Lesley A. Martin, publisher at Aperture (they published Allen’s book), is quoted by Corey as writing “I’m a fan of smart artists using appropriated imagery, but clumsy rip-offs of an artist’s style don’t count.” Hard to disagree with this, is it?
The Allen case is particularly juicy as you can see from the original blog post. And the letter of the “creative director” of the agency responsible for the copy is remarkable enough to quote it here:
“Dear Mr. Allen,
Inspiration can come from anywhere. We were inspired by your technique just as you were inspired by the artists who painted the original pulp novel covers. So nobody is stealing anything from anybody. Think of all the executions that Andy Warhol’s lithograph technique has inspired. Or that celebrates Shepard Fairey’s style. Or Peter Beard’s. Or Barbara Kruger’s. Or Robert Indiana’s. The list goes on and on. Advertising routinely reflects the society around it and, as a result, what is popular.
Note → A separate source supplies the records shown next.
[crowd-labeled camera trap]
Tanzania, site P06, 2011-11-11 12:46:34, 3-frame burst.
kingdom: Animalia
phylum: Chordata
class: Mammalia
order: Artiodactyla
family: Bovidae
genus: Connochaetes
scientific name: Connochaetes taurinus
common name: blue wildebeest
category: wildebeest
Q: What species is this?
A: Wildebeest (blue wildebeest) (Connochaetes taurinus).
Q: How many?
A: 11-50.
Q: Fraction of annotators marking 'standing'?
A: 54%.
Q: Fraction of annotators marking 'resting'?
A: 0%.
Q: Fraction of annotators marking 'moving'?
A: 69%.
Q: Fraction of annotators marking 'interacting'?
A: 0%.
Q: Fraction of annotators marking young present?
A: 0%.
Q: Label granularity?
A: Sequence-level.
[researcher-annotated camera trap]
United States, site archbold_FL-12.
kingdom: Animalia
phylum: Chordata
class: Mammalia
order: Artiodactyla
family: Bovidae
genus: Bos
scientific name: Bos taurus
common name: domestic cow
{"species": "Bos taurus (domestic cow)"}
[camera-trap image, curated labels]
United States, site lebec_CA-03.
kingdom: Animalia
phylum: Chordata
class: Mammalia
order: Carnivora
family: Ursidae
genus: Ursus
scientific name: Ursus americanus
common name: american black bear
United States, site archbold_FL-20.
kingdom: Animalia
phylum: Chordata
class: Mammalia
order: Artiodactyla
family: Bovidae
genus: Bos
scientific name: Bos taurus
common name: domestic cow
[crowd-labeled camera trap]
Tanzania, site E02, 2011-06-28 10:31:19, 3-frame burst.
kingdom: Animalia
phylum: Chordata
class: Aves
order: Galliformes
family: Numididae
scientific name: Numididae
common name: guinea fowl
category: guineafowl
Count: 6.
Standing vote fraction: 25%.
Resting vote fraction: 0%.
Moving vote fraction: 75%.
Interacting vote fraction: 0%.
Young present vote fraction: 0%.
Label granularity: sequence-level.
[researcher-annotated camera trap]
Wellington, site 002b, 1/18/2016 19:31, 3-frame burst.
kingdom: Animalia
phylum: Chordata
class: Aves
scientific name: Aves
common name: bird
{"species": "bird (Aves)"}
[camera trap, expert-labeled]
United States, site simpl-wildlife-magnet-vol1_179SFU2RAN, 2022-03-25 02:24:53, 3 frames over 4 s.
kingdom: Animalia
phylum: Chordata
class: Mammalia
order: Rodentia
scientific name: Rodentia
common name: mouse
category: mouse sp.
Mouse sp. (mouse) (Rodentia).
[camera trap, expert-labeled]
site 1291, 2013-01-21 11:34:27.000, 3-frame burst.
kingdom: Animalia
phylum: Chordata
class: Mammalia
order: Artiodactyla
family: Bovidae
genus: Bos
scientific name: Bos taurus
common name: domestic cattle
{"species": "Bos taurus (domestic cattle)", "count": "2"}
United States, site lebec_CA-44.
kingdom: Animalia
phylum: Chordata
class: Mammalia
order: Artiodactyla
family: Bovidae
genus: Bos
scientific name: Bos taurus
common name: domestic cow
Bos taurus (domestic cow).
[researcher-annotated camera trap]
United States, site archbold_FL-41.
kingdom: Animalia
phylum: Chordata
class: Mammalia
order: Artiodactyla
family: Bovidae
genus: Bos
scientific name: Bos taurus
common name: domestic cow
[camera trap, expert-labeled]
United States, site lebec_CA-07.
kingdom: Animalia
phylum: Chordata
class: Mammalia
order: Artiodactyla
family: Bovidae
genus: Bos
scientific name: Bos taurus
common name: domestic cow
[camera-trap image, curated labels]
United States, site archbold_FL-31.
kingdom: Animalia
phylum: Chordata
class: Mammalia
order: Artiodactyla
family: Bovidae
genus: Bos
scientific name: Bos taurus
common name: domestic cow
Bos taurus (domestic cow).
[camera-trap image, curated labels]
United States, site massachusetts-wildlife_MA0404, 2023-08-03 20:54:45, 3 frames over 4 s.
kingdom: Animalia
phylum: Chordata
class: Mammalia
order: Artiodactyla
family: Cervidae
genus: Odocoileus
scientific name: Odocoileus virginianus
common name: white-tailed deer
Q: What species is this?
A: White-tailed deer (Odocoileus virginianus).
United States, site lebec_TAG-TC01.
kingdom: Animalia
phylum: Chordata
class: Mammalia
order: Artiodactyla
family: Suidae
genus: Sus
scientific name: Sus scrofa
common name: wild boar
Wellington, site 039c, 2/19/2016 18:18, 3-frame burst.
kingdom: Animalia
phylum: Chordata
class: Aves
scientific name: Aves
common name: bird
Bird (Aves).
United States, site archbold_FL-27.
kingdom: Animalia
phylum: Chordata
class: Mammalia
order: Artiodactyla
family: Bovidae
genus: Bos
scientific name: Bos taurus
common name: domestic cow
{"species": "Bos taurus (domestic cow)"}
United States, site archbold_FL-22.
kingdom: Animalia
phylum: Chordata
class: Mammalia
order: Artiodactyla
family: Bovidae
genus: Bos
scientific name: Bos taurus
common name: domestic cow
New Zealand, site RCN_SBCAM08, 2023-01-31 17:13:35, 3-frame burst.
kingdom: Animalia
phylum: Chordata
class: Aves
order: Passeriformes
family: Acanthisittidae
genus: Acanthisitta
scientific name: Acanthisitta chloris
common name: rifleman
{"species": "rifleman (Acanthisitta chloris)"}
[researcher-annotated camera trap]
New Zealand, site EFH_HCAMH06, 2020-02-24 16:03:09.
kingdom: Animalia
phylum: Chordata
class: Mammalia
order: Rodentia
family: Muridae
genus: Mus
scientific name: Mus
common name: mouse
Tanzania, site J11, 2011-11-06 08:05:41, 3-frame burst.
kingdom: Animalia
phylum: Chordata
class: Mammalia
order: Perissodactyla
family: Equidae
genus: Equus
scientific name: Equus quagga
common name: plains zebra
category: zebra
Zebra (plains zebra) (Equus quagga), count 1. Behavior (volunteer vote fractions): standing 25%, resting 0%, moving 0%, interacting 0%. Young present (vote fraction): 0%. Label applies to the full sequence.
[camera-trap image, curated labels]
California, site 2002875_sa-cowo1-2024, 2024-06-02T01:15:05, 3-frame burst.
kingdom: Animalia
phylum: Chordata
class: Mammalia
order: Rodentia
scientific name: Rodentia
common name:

Nobody was trying to pull the wool over anyone’s eyes.
SVP Creative Director
“Advertising routinely reflects the society around it” is, of course, simply stating the facts (even though it is debatable where the statement is really 100% true).
What makes these cases different from anything going on in the art world is that here, it always seems to be the same pattern: An ad agency copying an artist. You never hear of those cases where a photographer happens to shoot something that somewhere else was created in an ad campaign. Funny, eh? Instead, there’s a clear method - and Mr Manson admits as much: You go out, look for some cool art for “inspiration”, and then you copy it.
The supreme irony, of course, is that the companies who pay for those ads wouldn’t hesitate to sue anyone who copied their products! In fact, they even do it in the cases of obvious parodies.
What truly bothers me about this is that artists whose work is getting copied (most of whom hardly make a lot of money from their art) end up with basically no other option than to, as Thomas Allen writes, shame the ad agencies. That’s it. Months or years of your life spent on a project, someone copies it, and all you’re left with is some attempt to shame the company.
Let me quote that “creative director” again: “Advertising routinely reflects the society around it.”